■ **The problem**: Count how many lines of the entries below contain the string "skaičius", treating uppercase and lowercase as different. Give only the number.

■ **Exercise input**:
☆ ☆ ☆ ☆ ☆
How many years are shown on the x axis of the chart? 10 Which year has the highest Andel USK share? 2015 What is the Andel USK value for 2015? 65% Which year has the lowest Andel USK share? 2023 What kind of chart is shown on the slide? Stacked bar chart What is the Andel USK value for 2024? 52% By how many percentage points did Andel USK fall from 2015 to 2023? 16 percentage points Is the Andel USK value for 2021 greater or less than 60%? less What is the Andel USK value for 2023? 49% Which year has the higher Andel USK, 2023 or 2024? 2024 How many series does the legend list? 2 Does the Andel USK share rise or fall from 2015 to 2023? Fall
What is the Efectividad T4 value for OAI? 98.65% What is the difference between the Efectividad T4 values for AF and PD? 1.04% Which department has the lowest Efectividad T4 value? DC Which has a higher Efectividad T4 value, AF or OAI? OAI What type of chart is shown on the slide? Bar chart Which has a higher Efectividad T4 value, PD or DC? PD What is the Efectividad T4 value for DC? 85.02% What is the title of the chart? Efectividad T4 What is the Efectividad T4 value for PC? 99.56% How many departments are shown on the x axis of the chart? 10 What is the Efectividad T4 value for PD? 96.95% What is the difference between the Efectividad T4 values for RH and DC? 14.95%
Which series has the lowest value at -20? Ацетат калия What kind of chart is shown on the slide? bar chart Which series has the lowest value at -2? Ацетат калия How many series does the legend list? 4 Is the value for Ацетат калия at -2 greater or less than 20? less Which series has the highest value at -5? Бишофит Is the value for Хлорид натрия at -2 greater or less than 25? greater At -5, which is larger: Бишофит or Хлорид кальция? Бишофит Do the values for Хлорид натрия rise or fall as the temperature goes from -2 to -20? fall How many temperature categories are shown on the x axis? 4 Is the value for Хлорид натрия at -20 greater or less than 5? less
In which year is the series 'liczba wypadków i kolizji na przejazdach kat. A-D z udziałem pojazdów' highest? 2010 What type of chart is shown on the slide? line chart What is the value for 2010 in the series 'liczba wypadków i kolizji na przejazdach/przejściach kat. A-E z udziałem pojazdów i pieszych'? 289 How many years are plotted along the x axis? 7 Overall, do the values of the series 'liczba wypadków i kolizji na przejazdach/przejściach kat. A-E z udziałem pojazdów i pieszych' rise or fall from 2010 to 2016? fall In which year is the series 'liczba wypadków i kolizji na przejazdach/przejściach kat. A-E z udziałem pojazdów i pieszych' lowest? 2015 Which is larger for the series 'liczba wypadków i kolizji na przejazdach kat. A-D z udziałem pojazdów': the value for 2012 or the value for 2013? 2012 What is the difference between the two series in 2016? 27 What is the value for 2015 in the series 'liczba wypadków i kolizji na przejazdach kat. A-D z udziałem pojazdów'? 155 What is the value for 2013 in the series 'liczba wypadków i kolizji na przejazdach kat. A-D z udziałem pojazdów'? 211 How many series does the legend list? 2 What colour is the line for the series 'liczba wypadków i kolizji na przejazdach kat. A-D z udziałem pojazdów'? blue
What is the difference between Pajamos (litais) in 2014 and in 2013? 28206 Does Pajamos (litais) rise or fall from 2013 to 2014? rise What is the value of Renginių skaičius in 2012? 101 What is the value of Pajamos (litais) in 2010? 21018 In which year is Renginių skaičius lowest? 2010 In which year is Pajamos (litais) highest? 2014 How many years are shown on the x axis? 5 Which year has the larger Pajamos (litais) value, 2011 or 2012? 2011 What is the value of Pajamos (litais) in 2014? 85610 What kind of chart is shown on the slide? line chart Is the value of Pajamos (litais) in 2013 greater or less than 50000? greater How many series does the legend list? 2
☆ ☆ ☆ ☆ ☆
■ **Solved problem**: 1